Hello fellow punters, the problem forum is back, todays problem comes from Bill and Ben, 2 punters from Finglas . . . .
Dear Dick,
We are 2 normal blokes, we enjoy a drink, a chicken curry, and watching our favorite team- Liverpool, play a match.
Now we also enjoy a punt, but our problem is the price! Come on now, 150e for a fucking shag? thats almost the same price of a nights drinking and chicken curry eating for the pair of us, please tell us, what can we do to reduce the price of a visit to an escort?. We really enjoy a visit to a escort, especially after a few pints and chicken currys, where can we get cheaper shags? Yours- Bill and Ben.
Lads, that question, how to get a cheaper escort, has baffled scientists the world over for years now, its almost impossible to solve, but wait- because your Uncle Dick has the answer! Heres what yous should do- go to a escort and do a double booking, each of yous pay 75e for the half hour, the result- the escort gets her normal 150e for the 30 minutes, and each of you get your 30 minute shag. Look at the 2 guys in the picture below, they too are Liverpool supporters- cheap, stingy, half wits.

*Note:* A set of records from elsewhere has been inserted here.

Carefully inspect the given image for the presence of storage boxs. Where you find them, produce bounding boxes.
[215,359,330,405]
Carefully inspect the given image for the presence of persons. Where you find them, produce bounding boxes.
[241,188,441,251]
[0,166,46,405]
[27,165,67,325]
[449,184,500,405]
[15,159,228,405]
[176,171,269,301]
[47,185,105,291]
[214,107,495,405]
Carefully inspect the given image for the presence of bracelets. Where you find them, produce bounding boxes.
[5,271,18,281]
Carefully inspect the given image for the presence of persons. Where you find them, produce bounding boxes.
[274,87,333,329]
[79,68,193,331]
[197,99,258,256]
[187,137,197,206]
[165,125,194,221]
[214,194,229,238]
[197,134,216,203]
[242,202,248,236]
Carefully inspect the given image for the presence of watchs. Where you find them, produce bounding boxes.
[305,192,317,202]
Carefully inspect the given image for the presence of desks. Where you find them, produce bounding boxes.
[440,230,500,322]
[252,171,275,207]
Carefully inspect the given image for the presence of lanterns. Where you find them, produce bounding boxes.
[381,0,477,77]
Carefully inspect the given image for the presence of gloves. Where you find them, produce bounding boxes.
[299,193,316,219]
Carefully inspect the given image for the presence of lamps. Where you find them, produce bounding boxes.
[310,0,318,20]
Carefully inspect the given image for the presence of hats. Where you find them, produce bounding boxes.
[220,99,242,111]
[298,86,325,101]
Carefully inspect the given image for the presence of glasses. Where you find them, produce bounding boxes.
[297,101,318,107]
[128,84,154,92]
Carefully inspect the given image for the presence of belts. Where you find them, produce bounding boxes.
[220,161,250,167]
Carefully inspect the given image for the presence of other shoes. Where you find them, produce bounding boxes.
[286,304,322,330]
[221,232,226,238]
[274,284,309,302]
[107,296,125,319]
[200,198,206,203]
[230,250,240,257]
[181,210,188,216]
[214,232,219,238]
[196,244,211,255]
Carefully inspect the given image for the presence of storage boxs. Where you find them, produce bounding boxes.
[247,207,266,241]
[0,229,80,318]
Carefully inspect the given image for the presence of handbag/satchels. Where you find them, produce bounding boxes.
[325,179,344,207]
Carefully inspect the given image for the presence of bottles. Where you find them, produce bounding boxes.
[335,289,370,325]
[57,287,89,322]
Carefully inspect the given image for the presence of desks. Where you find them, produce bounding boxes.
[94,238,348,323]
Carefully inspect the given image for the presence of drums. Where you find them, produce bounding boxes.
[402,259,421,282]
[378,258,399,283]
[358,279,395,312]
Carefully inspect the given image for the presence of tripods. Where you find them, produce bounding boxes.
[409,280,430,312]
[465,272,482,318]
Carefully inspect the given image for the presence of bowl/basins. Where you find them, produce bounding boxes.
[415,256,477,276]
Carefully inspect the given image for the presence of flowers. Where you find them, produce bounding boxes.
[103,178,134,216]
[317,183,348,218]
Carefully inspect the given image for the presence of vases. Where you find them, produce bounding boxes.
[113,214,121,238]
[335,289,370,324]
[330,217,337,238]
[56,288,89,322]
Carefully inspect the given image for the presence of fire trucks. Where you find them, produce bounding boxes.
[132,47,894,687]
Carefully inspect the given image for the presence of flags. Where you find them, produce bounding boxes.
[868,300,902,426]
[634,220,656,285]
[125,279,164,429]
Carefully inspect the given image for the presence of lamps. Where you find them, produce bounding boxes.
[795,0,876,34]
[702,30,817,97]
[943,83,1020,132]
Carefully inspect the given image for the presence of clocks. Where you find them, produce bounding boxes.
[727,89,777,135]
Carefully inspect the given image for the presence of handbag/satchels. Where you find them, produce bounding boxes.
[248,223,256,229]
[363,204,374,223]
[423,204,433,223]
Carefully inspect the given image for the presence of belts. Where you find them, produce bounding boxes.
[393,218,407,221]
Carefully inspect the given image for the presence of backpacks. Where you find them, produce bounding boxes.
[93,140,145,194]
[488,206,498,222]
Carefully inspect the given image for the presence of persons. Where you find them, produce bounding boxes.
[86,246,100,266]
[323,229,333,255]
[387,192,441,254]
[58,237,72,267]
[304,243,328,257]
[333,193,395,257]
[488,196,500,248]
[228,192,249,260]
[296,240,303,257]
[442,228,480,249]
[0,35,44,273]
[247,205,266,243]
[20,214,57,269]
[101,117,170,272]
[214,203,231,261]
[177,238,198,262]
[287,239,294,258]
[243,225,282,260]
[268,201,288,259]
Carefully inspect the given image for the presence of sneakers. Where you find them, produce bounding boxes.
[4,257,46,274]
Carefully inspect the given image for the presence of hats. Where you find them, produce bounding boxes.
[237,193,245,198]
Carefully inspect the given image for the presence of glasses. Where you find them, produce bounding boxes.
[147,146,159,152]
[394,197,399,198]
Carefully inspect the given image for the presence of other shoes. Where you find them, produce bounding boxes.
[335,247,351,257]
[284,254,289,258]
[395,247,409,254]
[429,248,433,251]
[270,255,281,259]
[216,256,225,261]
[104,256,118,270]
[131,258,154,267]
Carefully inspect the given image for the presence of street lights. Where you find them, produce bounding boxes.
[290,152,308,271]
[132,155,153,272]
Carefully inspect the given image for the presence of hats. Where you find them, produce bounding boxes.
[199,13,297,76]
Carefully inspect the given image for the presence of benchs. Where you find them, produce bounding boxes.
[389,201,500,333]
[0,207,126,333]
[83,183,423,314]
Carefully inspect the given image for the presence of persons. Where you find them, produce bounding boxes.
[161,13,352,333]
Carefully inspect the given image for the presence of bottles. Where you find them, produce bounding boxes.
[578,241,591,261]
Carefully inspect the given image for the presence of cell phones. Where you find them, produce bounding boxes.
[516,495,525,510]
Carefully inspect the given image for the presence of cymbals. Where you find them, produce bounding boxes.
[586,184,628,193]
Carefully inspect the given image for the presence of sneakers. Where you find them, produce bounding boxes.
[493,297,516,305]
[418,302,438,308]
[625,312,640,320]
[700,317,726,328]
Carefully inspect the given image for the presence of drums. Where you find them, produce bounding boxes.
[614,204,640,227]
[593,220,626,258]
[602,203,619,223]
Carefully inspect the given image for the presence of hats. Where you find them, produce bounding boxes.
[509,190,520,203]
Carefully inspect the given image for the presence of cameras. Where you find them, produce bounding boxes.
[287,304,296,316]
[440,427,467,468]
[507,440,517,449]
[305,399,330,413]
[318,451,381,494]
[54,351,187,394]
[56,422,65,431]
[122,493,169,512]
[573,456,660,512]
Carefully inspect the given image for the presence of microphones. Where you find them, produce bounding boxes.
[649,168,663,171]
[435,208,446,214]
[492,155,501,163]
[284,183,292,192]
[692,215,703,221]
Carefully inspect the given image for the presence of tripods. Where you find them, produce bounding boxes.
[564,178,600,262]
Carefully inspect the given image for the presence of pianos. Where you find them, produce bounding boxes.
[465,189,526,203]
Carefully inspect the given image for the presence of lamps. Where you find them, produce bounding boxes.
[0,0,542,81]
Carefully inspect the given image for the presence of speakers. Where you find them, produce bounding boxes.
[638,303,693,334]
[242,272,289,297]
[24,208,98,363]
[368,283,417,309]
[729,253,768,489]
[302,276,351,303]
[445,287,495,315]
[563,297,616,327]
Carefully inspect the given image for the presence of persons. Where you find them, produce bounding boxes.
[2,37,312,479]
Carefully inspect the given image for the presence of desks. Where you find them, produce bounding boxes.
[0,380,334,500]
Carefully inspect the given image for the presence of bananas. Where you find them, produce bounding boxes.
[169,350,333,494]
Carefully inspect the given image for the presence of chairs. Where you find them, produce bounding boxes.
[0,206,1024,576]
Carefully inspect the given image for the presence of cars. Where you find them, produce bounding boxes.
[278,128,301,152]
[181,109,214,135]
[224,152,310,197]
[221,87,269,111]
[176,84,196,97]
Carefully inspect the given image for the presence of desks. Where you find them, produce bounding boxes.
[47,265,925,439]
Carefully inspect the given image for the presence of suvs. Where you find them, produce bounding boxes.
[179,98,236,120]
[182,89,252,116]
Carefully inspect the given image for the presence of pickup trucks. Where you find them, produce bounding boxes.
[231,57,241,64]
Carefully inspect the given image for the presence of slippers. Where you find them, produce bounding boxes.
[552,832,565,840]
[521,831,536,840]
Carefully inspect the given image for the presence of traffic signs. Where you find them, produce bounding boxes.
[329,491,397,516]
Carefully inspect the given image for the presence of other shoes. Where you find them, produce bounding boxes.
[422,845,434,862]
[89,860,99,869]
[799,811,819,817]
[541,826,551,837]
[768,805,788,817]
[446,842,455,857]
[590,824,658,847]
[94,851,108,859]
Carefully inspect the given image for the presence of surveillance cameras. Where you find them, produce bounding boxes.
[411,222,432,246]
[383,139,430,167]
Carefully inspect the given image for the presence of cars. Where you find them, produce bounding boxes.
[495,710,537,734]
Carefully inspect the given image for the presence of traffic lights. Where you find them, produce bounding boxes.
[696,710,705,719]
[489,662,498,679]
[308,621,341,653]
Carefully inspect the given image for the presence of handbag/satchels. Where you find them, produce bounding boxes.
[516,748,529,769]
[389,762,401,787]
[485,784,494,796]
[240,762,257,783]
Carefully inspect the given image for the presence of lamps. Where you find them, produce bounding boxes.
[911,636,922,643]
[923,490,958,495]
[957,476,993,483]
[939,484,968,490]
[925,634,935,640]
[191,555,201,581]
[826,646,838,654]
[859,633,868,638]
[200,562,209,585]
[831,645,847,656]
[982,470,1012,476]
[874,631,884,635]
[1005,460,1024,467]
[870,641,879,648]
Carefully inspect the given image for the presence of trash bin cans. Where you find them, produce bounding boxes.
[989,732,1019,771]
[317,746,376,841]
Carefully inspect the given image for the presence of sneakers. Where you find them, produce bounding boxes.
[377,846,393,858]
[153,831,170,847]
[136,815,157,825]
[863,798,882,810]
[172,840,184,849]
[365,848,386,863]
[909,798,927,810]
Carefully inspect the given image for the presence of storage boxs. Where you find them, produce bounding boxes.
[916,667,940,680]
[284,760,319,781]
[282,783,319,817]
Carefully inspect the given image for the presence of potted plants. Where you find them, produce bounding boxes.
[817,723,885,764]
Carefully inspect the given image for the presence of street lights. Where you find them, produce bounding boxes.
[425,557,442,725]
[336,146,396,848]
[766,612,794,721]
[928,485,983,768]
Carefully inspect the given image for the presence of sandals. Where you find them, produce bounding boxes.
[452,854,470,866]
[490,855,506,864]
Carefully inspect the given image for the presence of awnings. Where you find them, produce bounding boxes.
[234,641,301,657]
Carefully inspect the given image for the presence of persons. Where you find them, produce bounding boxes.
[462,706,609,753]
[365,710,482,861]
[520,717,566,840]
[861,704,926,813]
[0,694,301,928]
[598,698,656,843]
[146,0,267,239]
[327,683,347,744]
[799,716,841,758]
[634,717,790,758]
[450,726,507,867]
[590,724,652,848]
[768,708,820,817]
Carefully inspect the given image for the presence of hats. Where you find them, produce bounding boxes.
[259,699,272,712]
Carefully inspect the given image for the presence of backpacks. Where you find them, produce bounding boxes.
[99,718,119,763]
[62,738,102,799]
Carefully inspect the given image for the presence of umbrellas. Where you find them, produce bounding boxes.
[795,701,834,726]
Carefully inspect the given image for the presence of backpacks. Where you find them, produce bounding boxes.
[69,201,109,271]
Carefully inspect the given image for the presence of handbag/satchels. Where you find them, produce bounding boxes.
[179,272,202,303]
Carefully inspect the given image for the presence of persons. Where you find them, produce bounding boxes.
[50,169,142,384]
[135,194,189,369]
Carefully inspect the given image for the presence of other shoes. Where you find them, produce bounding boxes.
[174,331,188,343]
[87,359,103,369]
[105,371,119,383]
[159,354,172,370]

So there yous go lads, hope that helped, Dick
PS, up United!
A man s mission in life is to spread his seed with as many women as possible, for as long as possible, in any position possible . . . .
Another problem, this time from Frankie in Cork . . . .
Dear Dick,
Hello there boyo, I have a problem, with which I need help, and I need it fast, you see I have a fetish about womens arses, I like nothing more than getting up close to a womans arse, and just looking at it, sniffing it, licking it and so on. Now yesterday I visited a Czech escort, Melo was her name, fantastic arse- really great looking arse crack- anyway while I was sniffing her arse, she tripped over and before I knew it my head was stuck up her arse- I include a picture below, this is me- up Melos arse.
Now Dick this is the problem, Melo is going back to the Czech republic tomorrow, and theres no fucking way I am going there, on top of that I am dying for a cigerette!
How can I get my head out of her arse? Thanks in advance- Frankie.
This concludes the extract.